In un attimo, la “crisi” viene declassata a rimpasto, ritocco. Un intervento chirurgico sull’esecutivo che avrebbe come unico scopo, quello di far ripartire la macchina di palazzo Chigi. Eppure la Lega continua a rumoreggiare.
I toni si sono abbassati, è vero, ma lo stato d’animo di via Bellerio resta immutato. Sono ancora infuriati, risentiti, a tratti anche delusi, perchè sotto sotto ci avevano sperato. “Basta, non vogliamo più governare con quelli lì”, insistono.
Fatto sta che il giorno dopo lo scontro più duro con tanto di crisi sbandierata ai quattro venti, Matteo Salvini prova a staccare la spina, ma non troppo.
Trascorre la giornata con i figli ma non incontra Luigi Di Maio per l’ormai famoso chiarimento. A meno di un colpo di scena, i due si vedranno non prima di lunedì. Non è dato sapere, giorno e luogo. Filtra pochissimo dalla war room di Salvini.
Tutto resta top secret: l’agenda del weekend, la tabella di marcia della prossima settimana. Tuttavia, nel giorno in cui fa il papà , trova il tempo di sferrare un attacco al vetriolo a due ministri di rito grillino. Ricomincia insomma lo stop and go che parrebbe essere la strategia preferita del ministro dell’Interno.
Scoccano le 12 quando il Capitano della Lega scolpisce un invettiva contro Danilo Toninelli ed Elisabetta Trenta. “C’è — avverte – un evidente e totale blocco sulle proposte, iniziative, opere, infrastrutture da parte alcuni ministri 5Stelle che fa male all’Italia”.
E ancora: “Sono inaccettabili i No e i blocchi quotidiani di opere e riforme da parte dei 5Stelle. Ieri Toninelli (con centinaia di cantieri fermi) che blocca la Gronda di Genova, che toglierebbe migliaia di auto e di tir dalle strade genovesi; oggi il ministro Trenta che propone di mettere in mare altre navi della Marina, rischiando di attrarre nuove partenze e affari per gli scafisti”.

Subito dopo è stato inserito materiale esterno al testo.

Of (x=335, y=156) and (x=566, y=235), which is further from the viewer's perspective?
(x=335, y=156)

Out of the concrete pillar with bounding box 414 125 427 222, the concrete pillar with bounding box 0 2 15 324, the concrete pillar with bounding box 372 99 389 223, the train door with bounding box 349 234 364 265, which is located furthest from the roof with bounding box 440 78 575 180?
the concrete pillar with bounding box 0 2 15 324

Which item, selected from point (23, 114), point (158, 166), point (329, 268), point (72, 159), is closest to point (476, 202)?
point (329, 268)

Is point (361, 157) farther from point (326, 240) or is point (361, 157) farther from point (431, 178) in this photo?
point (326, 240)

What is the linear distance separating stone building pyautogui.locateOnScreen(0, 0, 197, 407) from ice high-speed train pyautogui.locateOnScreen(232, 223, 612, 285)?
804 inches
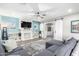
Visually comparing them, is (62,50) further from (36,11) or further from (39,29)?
(36,11)

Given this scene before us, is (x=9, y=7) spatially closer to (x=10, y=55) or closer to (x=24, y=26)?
(x=24, y=26)

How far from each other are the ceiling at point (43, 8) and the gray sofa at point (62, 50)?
624mm

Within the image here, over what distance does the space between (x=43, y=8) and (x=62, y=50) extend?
94cm

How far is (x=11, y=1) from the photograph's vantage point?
1.61 metres

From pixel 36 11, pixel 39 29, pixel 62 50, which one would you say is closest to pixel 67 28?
pixel 62 50

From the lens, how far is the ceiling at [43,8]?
5.34 ft

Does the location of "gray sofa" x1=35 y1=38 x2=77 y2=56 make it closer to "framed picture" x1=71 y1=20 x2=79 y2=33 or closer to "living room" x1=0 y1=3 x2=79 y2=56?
"living room" x1=0 y1=3 x2=79 y2=56

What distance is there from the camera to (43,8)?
171 cm

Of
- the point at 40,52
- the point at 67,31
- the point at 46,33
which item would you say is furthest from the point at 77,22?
the point at 40,52

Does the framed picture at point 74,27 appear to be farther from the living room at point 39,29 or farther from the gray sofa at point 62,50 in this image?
the gray sofa at point 62,50

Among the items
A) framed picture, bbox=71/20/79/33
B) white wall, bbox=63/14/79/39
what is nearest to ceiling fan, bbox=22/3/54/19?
white wall, bbox=63/14/79/39

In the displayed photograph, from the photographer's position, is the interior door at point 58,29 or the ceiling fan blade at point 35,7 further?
the interior door at point 58,29

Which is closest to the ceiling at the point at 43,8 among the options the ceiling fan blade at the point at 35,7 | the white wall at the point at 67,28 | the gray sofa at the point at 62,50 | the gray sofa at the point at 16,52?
the ceiling fan blade at the point at 35,7

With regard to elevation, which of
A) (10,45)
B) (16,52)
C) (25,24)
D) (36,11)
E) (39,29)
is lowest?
(16,52)
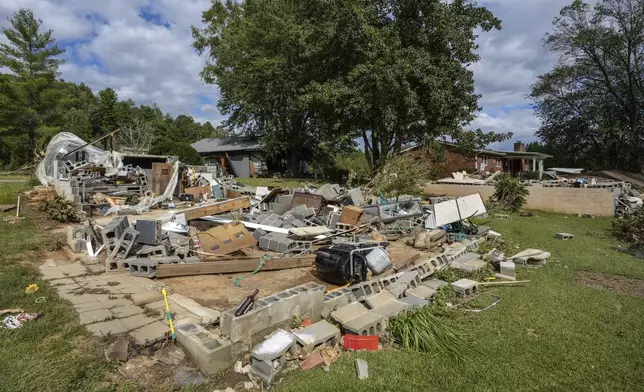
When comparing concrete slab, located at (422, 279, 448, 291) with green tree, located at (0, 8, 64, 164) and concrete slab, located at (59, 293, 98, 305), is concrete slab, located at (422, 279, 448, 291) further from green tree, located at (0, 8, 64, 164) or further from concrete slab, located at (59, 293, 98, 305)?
green tree, located at (0, 8, 64, 164)

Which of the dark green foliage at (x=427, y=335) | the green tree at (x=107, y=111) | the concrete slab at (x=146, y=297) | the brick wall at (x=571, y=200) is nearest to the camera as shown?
the dark green foliage at (x=427, y=335)

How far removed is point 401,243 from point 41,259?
22.0ft

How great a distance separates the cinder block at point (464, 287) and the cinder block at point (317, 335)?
7.41ft

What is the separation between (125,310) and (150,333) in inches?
30.3

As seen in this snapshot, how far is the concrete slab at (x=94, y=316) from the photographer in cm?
368

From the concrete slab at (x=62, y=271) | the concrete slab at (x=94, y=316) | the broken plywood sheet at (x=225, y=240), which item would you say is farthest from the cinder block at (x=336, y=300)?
the concrete slab at (x=62, y=271)

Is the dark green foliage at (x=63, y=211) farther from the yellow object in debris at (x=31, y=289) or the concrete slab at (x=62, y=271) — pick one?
the yellow object in debris at (x=31, y=289)

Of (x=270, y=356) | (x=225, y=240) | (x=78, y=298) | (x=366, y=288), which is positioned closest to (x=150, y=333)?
(x=270, y=356)

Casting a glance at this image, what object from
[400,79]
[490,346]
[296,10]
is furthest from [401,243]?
[296,10]

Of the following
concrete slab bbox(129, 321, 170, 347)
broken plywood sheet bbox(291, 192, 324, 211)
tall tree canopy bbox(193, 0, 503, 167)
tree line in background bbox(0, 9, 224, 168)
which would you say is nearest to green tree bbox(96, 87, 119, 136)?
tree line in background bbox(0, 9, 224, 168)

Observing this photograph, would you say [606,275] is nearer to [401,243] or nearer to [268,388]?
[401,243]

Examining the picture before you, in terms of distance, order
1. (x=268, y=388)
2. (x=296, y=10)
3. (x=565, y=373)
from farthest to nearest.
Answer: (x=296, y=10) < (x=565, y=373) < (x=268, y=388)

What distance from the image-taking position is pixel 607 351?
343cm

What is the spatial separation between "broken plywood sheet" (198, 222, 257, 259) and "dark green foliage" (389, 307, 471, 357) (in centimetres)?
343
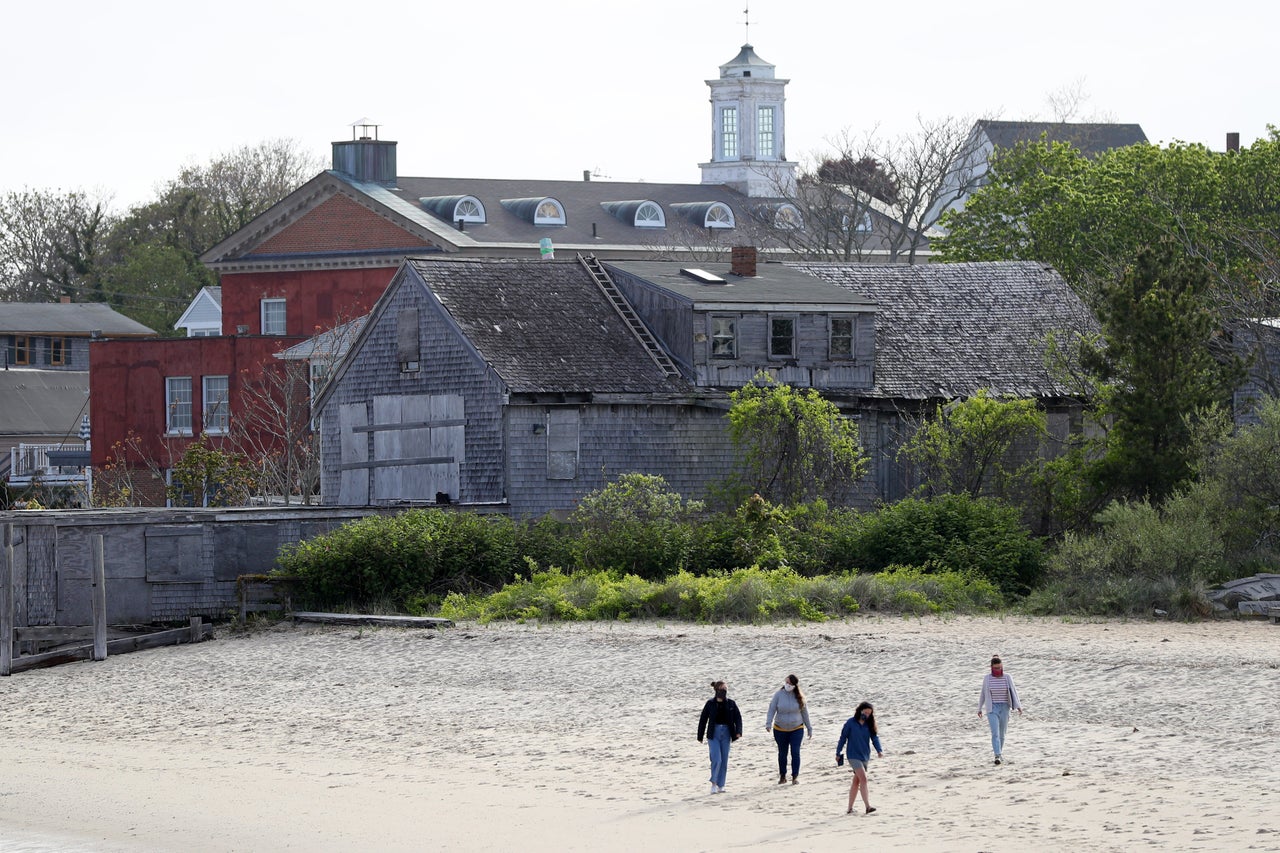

La postilla di questo attacco rimanda alla parola rimpasto. Un rito da Prima Repubblica che entrambe le forze politiche non osano nemmeno scandire, pronunciare, perchè non appartiene al vocabolario di chi ha fatto della protesta il core business.
In Transatlantico si diffonde la voce che lo step successivo alla ritrovata pace sia un ritocco ad alcune caselle dell’esecutivo gialloverde. I bookmaker del palazzo quotano Nicola Molteni e Raffaele Volpi al posto di Toninelli e Trenta che sono le due figure mai state digerite dal Carroccio.
Nel frattempo, però, il premier Giuseppe Conte – oltre a dichiarare sibillino “che non vivacchia, ma lavora”, prende la difesa di Toninelli e Trenta.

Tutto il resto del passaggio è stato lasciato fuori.